Vulnerable Backend Query:
SELECT * FROM users WHERE username = '$user_input' AND password = '$password_input'
Suppose the attacker submits the following payload into the username input field:
' UNION SELECT username, password FROM administrators --
If the application expands this input directly via string concatenation, the query is transformed as follows:
SELECT * FROM users WHERE username = '' UNION SELECT username, password FROM administrators -- ' AND password = '$password_input'
Anatomy of the Payload (What is happening?)
username = ''typically refers to a non-existent user, so the firstSELECTreturns an empty result (the goal is to exclude the original query’s results and display only the attacker’s desired data).- The second
SELECTfollowing theUNIONjoins the usernames and passwords from theadministratorstable to the query result, outputting them directly to the frontend. - The
--(or#) at the end of the line is the SQL comment syntax, which nullifies all subsequent query logic (such as the password validation) by treating it as a comment.
In advanced attacks, the attacker then exploits this further by querying information_schema (the table holding database metadata) to enumerate all system structures, table names, and column names across the database, aiming for total system compromise.
Countermeasures: A Defense in Depth Approach
From an attacker’s viewpoint, ad-hoc countermeasures like “sanitizing strings with a blacklist” can easily be bypassed using WAF evasion techniques or encoding abuse. A fundamental solution requires architectural remediation.
1. Mandatory Use of Prepared Statements (Parameterized Queries)

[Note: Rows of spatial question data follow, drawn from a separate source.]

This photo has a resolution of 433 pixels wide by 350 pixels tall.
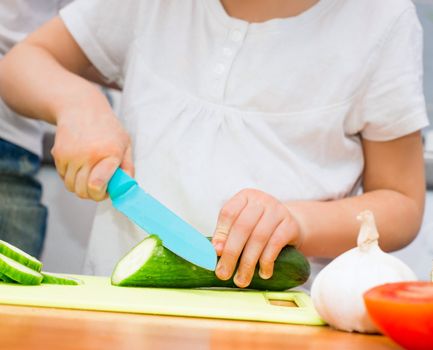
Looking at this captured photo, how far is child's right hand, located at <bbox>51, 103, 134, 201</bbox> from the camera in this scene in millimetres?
864

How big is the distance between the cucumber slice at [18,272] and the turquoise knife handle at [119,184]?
12 centimetres

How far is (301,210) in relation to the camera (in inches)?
36.7

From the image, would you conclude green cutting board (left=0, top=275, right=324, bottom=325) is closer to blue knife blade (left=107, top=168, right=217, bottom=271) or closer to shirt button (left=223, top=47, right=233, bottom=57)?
blue knife blade (left=107, top=168, right=217, bottom=271)

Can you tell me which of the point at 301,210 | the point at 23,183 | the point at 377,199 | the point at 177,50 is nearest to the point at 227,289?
the point at 301,210

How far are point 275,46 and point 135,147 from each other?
0.73 ft

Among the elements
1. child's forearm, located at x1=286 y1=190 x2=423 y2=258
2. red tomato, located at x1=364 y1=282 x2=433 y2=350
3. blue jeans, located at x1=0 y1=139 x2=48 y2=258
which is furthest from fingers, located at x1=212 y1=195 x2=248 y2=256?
blue jeans, located at x1=0 y1=139 x2=48 y2=258

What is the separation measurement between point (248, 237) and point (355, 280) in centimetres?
17

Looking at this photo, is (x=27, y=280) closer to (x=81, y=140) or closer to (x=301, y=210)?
(x=81, y=140)

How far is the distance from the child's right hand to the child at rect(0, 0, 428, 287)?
20 millimetres

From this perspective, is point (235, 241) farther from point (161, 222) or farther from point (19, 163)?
point (19, 163)

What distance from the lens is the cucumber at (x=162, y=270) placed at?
79cm

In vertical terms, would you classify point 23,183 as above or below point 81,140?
below

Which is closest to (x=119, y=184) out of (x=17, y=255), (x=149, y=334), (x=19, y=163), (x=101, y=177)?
(x=101, y=177)

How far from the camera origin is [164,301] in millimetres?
714
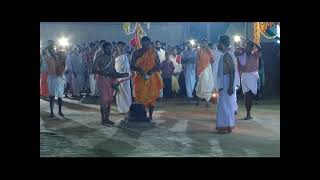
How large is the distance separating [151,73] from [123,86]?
1.27 feet

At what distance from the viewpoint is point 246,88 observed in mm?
8133

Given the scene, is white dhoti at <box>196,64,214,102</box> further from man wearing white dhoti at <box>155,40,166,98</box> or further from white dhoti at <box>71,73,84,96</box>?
white dhoti at <box>71,73,84,96</box>

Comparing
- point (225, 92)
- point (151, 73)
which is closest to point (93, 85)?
point (151, 73)

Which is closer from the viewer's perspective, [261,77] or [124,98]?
[261,77]

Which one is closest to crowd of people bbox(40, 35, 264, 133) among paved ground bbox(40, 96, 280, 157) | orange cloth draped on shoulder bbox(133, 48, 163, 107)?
orange cloth draped on shoulder bbox(133, 48, 163, 107)

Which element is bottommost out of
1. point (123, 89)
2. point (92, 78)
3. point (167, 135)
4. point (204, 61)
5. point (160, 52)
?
point (167, 135)

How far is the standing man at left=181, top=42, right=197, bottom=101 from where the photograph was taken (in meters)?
8.06

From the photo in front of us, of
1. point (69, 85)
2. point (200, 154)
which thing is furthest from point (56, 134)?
point (200, 154)

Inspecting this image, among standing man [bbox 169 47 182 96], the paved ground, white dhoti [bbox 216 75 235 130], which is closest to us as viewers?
the paved ground

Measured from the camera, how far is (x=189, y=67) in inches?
320

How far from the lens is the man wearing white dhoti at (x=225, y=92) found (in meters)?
7.95

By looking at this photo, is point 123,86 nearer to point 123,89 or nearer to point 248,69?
point 123,89

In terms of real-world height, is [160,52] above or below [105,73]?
above

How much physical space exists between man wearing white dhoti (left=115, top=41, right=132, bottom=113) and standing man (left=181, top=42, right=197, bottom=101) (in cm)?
71
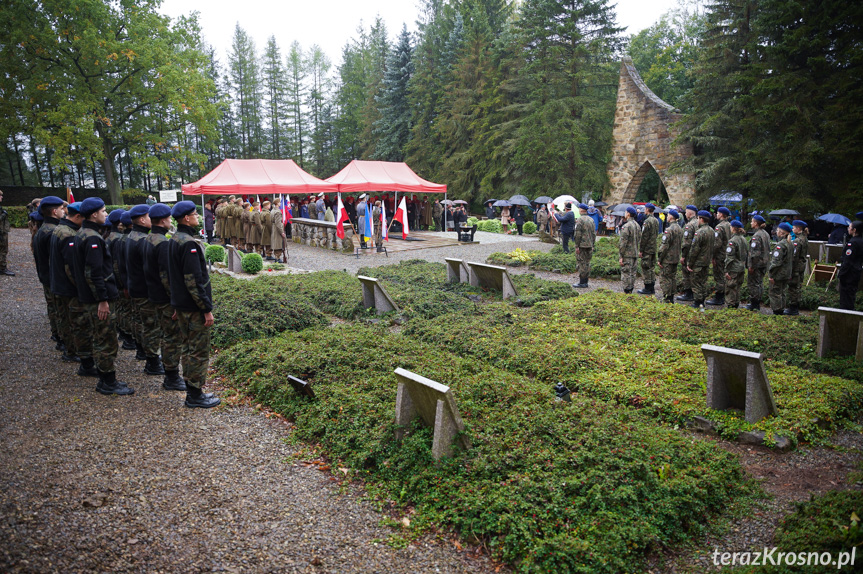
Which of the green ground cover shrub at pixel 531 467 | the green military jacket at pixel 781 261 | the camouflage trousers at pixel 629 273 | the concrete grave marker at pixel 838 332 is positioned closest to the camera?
the green ground cover shrub at pixel 531 467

This is the most critical and reliable defense. It completely separates the structure of the SQL query (logic) from the user input (data). By doing so, it physically eliminates the possibility of any malicious input data being interpreted as an executable SQL command. Ensure the proper use of PDO (in PHP) or the ORM provided by your language/framework.
2. Whitelist-Based Input Validation
Verify on the server side that user input strictly matches expected data types, lengths, and formats (e.g., numbers only, alphanumeric only, etc.).
3. Application of the Principle of Least Privilege (PoLP)
Restrict the database account used by the application to connect to the database so that it holds only the minimum necessary privileges.
- If the feature only requires reading data, do not grant
UPDATEorDELETEpermissions. - Restrict access to system tables (like
information_schema) or other databases. This localizes the damage in the unlikely event that an SQLi attack is successful.
4. Implementation of a Web Application Firewall (WAF)
This functions as an “added layer of defense” to mitigate attacks. While it can detect and block signatures specific to SQL injection, it remains a mitigation measure and cannot replace secure coding practices.
Conclusion: Utilizing Hacker Mindset for Defense
Although the principle behind UNION-based SQL injection is simple, it is a devastating attack technique that leads directly to the complete exposure of confidential information. Understanding the penetration tester’s perspective—“how an attacker attempts to compromise the system”—is extremely valuable for developers implementing defenses. Enforce secure design and coding best practices to keep your systems robust.